_Requirement_
Print the records below exactly. Omit every picture.

_Information provided_
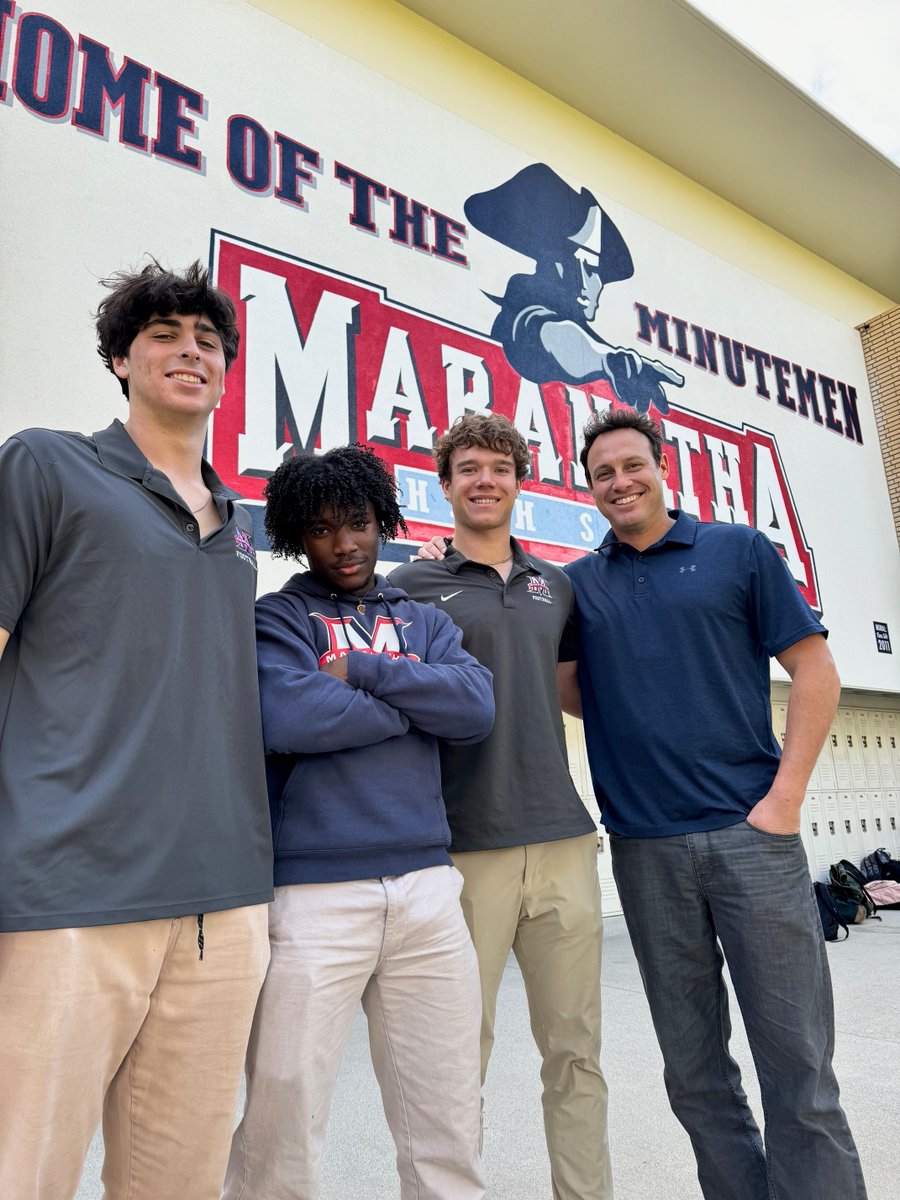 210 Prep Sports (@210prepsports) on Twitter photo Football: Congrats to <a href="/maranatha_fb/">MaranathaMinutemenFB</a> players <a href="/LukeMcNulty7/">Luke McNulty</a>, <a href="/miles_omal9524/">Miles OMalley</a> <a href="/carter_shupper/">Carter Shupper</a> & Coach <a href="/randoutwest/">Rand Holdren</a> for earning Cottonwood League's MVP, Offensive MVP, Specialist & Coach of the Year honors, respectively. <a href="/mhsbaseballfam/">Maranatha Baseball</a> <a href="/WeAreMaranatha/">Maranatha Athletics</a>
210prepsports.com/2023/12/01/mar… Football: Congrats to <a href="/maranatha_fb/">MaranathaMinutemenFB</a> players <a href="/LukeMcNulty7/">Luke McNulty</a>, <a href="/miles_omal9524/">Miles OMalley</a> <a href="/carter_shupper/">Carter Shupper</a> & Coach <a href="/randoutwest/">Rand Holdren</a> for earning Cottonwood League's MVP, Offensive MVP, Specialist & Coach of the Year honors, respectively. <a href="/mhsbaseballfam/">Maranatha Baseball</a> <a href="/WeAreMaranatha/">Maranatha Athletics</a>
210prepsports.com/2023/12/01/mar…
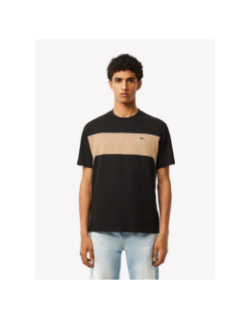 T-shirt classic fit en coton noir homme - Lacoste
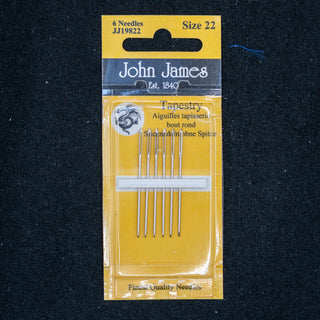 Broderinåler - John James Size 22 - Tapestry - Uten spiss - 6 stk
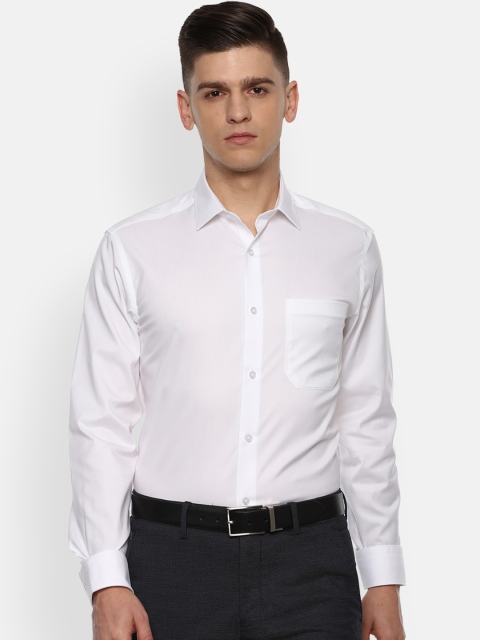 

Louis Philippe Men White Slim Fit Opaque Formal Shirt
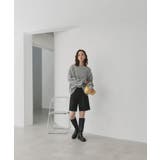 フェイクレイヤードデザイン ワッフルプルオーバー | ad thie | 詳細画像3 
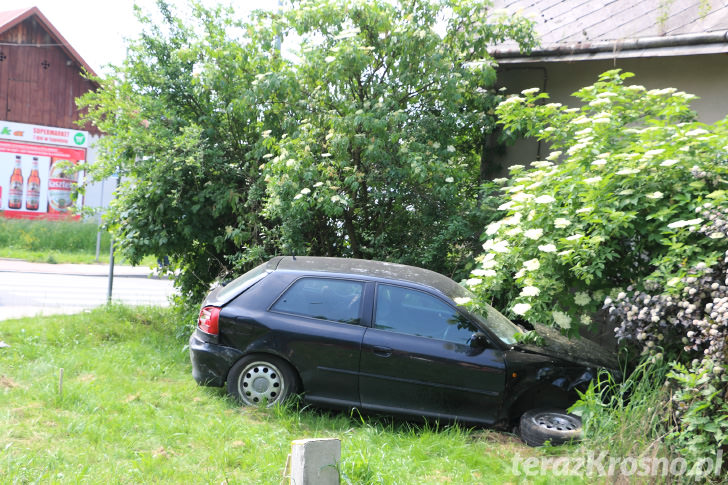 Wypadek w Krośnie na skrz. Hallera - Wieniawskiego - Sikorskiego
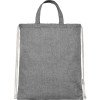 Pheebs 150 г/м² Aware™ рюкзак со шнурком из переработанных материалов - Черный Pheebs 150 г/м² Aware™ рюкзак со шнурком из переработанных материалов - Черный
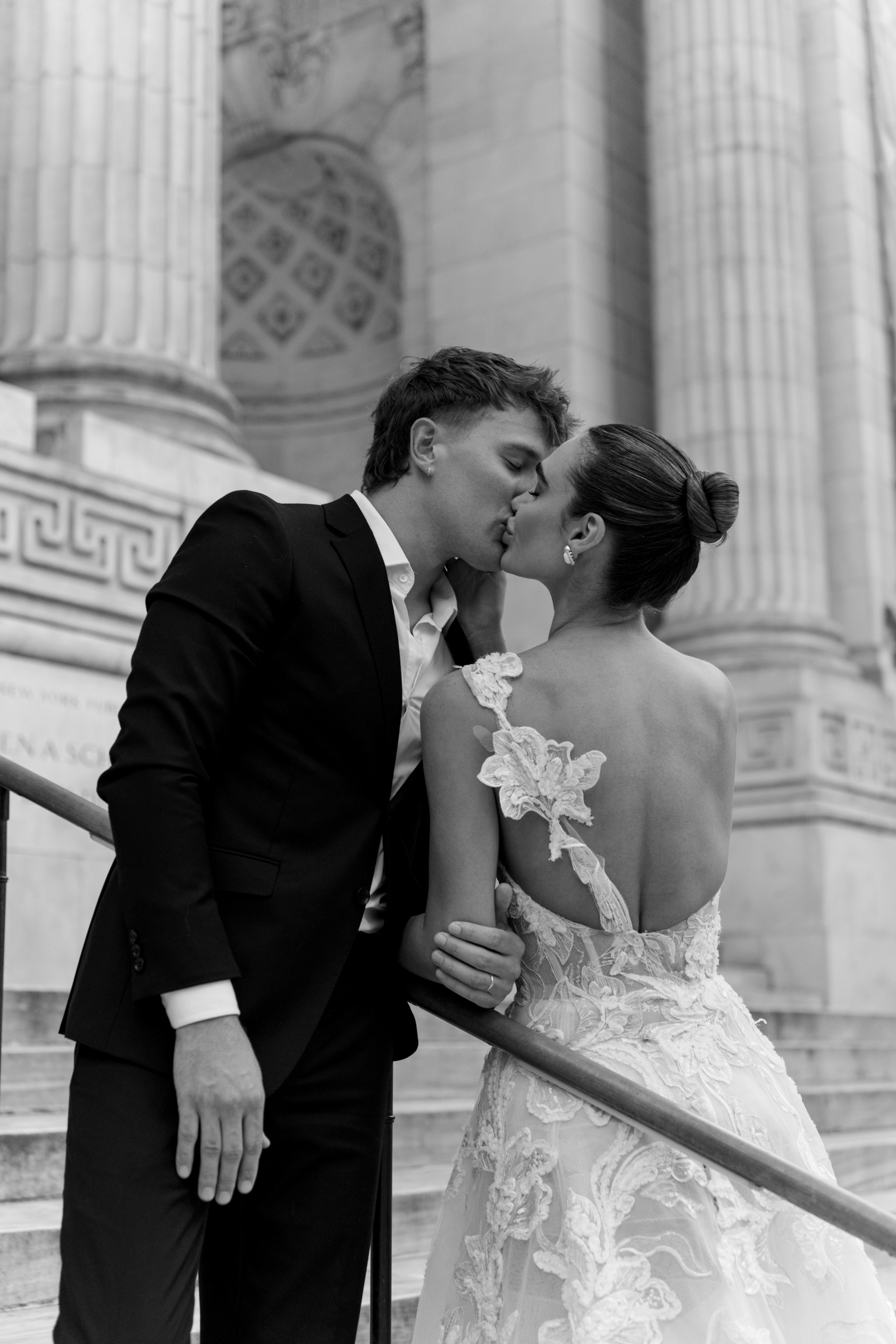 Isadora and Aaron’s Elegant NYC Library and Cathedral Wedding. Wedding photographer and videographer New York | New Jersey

_The completed task_
 210 Prep Sports (@210prepsports) on Twitter photo Football: Congrats to <a href="/maranatha_fb/">MaranathaMinutemenFB</a> players <a href="/LukeMcNulty7/">Luke McNulty</a>, <a href="/miles_omal9524/">Miles OMalley</a> <a href="/carter_shupper/">Carter Shupper</a> & Coach <a href="/randoutwest/">Rand Holdren</a> for earning Cottonwood League's MVP, Offensive MVP, Specialist & Coach of the Year honors, respectively. <a href="/mhsbaseballfam/">Maranatha Baseball</a> <a href="/WeAreMaranatha/">Maranatha Athletics</a>
210prepsports.com/2023/12/01/mar… Football: Congrats to <a href="/maranatha_fb/">MaranathaMinutemenFB</a> players <a href="/LukeMcNulty7/">Luke McNulty</a>, <a href="/miles_omal9524/">Miles OMalley</a> <a href="/carter_shupper/">Carter Shupper</a> & Coach <a href="/randoutwest/">Rand Holdren</a> for earning Cottonwood League's MVP, Offensive MVP, Specialist & Coach of the Year honors, respectively. <a href="/mhsbaseballfam/">Maranatha Baseball</a> <a href="/WeAreMaranatha/">Maranatha Athletics</a>
210prepsports.com/2023/12/01/mar…
 T-shirt classic fit en coton noir homme - Lacoste
 Broderinåler - John James Size 22 - Tapestry - Uten spiss - 6 stk

Louis Philippe Men White Slim Fit Opaque Formal Shirt
 フェイクレイヤードデザイン ワッフルプルオーバー | ad thie | 詳細画像3 
 Wypadek w Krośnie na skrz. Hallera - Wieniawskiego - Sikorskiego
 Pheebs 150 г/м² Aware™ рюкзак со шнурком из переработанных материалов - Черный Pheebs 150 г/м² Aware™ рюкзак со шнурком из переработанных материалов - Черный
 Isadora and Aaron’s Elegant NYC Library and Cathedral Wedding. Wedding photographer and videographer New York | New Jersey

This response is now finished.